DocIntel — Document Intelligence API

Upload any document → get structured, machine-readable data back.

DocIntel is an end-to-end document intelligence pipeline that takes PDFs and images through layout detection, OCR, and named entity extraction — returning clean, structured JSON. Built for real-world use cases like digitizing land deeds, processing research papers, and extracting data from scanned forms.

Screenshots

Upload Interface

Drag-and-drop document upload with supported format indicators and processing capabilities overview.

Text Blocks — Layout Detection Results

Extracted text blocks with semantic type classification (Title, Paragraph, List, Table, Footer), confidence scores, and bounding box coordinates.

Entity Extraction

Named entities detected across pages — people, locations, dates, monetary values, and organizations — with type-coded badges and character offsets.

Structured JSON Output

Full API response with syntax highlighting — ready for downstream integration.

The Problem

Organizations worldwide — from smallholder farmers registering land deeds, to NGOs digitizing health records, to researchers processing paper archives — need to convert unstructured documents into machine-readable data. Existing tools are either expensive cloud APIs, or fragmented open-source libraries that require significant glue code.

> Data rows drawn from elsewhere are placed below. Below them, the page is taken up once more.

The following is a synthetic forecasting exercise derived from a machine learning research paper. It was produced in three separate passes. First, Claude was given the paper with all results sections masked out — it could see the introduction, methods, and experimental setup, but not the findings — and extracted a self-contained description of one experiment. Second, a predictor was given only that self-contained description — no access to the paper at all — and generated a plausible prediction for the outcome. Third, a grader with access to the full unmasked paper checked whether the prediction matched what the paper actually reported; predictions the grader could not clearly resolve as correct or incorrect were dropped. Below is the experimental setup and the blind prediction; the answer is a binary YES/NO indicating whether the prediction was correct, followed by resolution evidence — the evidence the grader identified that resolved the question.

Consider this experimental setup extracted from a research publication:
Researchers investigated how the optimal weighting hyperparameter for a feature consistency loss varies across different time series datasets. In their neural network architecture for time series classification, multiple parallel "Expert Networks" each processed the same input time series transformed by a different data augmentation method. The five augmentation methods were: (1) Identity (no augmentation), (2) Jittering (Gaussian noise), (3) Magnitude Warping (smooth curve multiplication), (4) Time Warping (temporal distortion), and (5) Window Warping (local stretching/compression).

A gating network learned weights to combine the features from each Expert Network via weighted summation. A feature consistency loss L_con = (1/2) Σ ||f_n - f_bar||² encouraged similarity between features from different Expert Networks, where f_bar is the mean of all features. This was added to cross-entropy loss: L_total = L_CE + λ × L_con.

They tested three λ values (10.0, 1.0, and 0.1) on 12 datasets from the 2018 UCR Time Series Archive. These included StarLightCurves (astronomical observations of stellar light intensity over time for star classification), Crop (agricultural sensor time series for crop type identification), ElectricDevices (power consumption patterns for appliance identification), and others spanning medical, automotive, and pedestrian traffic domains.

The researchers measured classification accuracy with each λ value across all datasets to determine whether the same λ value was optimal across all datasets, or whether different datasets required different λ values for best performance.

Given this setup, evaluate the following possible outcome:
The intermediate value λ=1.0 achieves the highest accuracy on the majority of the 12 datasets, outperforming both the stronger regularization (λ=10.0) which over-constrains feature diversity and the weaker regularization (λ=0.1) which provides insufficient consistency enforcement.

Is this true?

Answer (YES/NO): YES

DocIntel provides a single API endpoint that handles the entire pipeline: upload a document, get structured JSON back with text blocks, bounding boxes, and extracted entities.

Features

Multi-format support — PDF, PNG, JPG, JPEG, TIFF, BMP
Layout detection — Identifies titles, paragraphs, tables, lists, and figures using heuristic-based connected component analysis
OCR extraction — Tesseract-powered text extraction with per-block confidence scores
Named entity recognition — Extracts dates, monetary amounts, percentages, emails, phone numbers, and addresses via regex patterns; optional spaCy integration for PERSON, ORG, GPE entities
Structured output — Clean JSON with bounding boxes, block types, and page-level organization
Async processing — Submit large documents for background processing with status polling
React dashboard — Upload documents and explore results with an interactive UI

Architecture

Tech Stack

Layer	Technology
API	FastAPI, Uvicorn, Pydantic v2
OCR	Tesseract (via pytesseract)
PDF	pdf2image (Poppler), pypdf
NLP	Regex patterns + spaCy (optional)
Image	Pillow, NumPy
Frontend	React 18, Vite, Tailwind CSS
Container	Docker, Docker Compose

Quick Start

Prerequisites

Python 3.11+
Node.js 18+
Tesseract OCR (brew install tesseract / apt install tesseract-ocr)
Poppler (brew install poppler / apt install poppler-utils)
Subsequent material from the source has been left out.